🤖 AI Summary
Traditional combinatorial optimization (CO) solvers rely heavily on domain expertise and problem-specific algorithms, lacking generality; existing large language model (LLM)-based approaches still require code generation or external solver invocation, failing to achieve end-to-end natural-language-to-solution mapping. This work proposes the first purely language-driven, end-to-end CO solving framework—eliminating manual algorithm design, coding, and solver integration. Our core innovation is feasibility- and optimality-aware reinforcement learning (FOARL), combined with supervised fine-tuning, applied in a two-stage training regimen for a 7B-parameter LLM. Evaluated on seven NP-hard problems, our method achieves average optimality gaps of only 1.03%–8.20%, substantially outperforming GPT-4o, DeepSeek-R1, and classical heuristics, while maintaining high solution feasibility. The framework establishes a unified, accessible, language-native optimization paradigm for complex decision-making domains such as logistics and manufacturing.
📝 Abstract
Combinatorial optimization (CO) problems, central to decision-making scenarios like logistics and manufacturing, are traditionally solved using problem-specific algorithms requiring significant domain expertise. While large language models (LLMs) have shown promise in automating CO problem solving, existing approaches rely on intermediate steps such as code generation or solver invocation, limiting their generality and accessibility.
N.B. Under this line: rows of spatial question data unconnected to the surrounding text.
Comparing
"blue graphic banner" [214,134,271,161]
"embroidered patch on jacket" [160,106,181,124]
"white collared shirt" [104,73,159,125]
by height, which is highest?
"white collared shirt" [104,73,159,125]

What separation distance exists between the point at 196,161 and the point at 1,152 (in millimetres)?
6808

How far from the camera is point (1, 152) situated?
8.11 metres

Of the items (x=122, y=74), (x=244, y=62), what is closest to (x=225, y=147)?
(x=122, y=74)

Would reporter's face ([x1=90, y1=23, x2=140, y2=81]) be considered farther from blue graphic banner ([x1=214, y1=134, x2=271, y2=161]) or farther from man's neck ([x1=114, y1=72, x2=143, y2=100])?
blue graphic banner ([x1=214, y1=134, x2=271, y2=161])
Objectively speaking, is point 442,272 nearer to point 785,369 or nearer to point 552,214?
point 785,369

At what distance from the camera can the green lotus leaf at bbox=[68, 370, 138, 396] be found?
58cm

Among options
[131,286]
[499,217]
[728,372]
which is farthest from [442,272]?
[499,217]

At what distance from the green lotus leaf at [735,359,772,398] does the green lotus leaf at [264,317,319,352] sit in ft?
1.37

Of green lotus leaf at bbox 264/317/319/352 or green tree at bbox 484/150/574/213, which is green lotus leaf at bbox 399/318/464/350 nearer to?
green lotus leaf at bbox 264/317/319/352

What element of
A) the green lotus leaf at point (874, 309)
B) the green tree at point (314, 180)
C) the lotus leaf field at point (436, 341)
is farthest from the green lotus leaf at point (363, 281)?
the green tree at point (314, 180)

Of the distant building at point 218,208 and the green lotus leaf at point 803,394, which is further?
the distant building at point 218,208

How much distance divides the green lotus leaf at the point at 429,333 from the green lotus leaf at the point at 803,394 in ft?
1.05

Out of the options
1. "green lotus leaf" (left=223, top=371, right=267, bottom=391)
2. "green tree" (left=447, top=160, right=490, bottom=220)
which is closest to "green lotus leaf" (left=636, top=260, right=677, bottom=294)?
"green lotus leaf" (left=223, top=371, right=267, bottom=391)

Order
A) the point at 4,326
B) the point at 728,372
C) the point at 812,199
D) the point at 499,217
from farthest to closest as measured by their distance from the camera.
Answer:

This paper introduces a novel framework that empowers LLMs to serve as end-to-end CO solvers by directly mapping natural language problem descriptions to solutions. We propose a two-stage training strategy: supervised fine-tuning (SFT) imparts LLMs with solution generation patterns from domain-specific solvers, while a feasibility-and-optimality-aware reinforcement learning (FOARL) process explicitly mitigates constraint violations and refines solution quality. Evaluation across seven NP-hard CO problems shows that our method achieves a high feasibility rate and reduces the average optimality gap to 1.03-8.20% by tuning a 7B-parameter LLM, surpassing both general-purpose LLMs (e.g., GPT-4o), reasoning models (e.g., DeepSeek-R1), and domain-specific heuristics. Our method establishes a unified language-based pipeline for CO without extensive code execution or manual architectural adjustments for different problems, offering a general and language-driven alternative to traditional solver design while maintaining relative feasibility guarantees.